DOCUMENT TEXT start
Decree 53 Provides Long-Awaited Guidance on Implementation of Vietnam’s Cybersecurity Law

Vietnam’s Cybersecurity Law was promulgated on June 12, 2018, and came into effect on January 1, 2019, with a majority of its provisions enforceable from the effective date. However, certain provisions of the law, including the very concerning data localization requirements, still awaited further guidance from implementing regulations. After more than three years of being drafted and submitted back and forth to the government for consideration and approval, Decree No. 53/2022/ND-CP to implement certain articles of the Cybersecurity Law (Decree 53) was finally promulgated on August 15, 2022, with an effective date of October 1, 2022. Key provisions of Decree 53 include the following.

1. Data localization requirements (Articles 26 & 27)

Decree 53 retains most of the data localization requirements of the last accessible version of the draft decree dated August 21, 2019 (Draft Decree), clearly extends the scope of requirements to cover both domestic and foreign enterprises, adds regulations on force majeure events, and amends the timeline to implement data localization requirements for business facilitation.

(i) Data subject to data localization:

Data (information in the form of symbols, writing, numbers, images, sounds, or similar forms) which must be stored in Vietnam (“regulated data”) includes:

  • Data on personal information of service users in Vietnam: Data used to identify an individual.
  • Data generated by service users in Vietnam: Data reflecting the process of participating in, operating and/or using cyberspace by service users and information about network equipment and services used in order to connect with cyberspace in the territory of Vietnam. This includes the account name for use of services, duration of use of services, credit card information, email address, IP addresses for the latest login and logout, and registered telephone number attached to the account or data.
DOCUMENT TEXT end
→ EXERCISE INSTRUCTIONS:
• 1. Answer the following from the Decree 53 passage above, one answer per line, marked (a), (b), and (c).
(a) On what date did the Cybersecurity Law come into effect?
(b) What date does the Draft Decree bear?
(c) On what date does Decree 53 take effect?
• 2. Reproduce verbatim the portion of the Decree 53 passage between "Vietnam’s Cybersecurity Law was" and "(Articles 26 & 27)", inclusive.
• 3. For each statement below, state whether it agrees with the Decree 53 passage above. Answer yes or no and quote the words of the passage that decide it.
(a) Decree 53 was promulgated on August 15, 2022.
(b) Decree 53 applies the data localization requirements only to foreign enterprises.
(c) Data generated by service users in Vietnam includes credit card information.
RECORDED DATA start
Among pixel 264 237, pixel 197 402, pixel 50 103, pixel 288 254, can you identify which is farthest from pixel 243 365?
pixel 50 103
RECORDED DATA end
→ FINAL RESULTS:
• 1.
(a) January 1, 2019
(b) August 21, 2019
(c) October 1, 2022

• 2.
Vietnam’s Cybersecurity Law was promulgated on June 12, 2018, and came into effect on January 1, 2019, with a majority of its provisions enforceable from the effective date. However, certain provisions of the law, including the very concerning data localization requirements, still awaited further guidance from implementing regulations. After more than three years of being drafted and submitted back and forth to the government for consideration and approval, Decree No. 53/2022/ND-CP to implement certain articles of the Cybersecurity Law (Decree 53) was finally promulgated on August 15, 2022, with an effective date of October 1, 2022. Key provisions of Decree 53 include the following.

1. Data localization requirements (Articles 26 & 27)

• 3.
(a) Yes: "was finally promulgated on August 15, 2022"
(b) No: "clearly extends the scope of requirements to cover both domestic and foreign enterprises"
(c) Yes: "This includes the account name for use of services, duration of use of services, credit card information"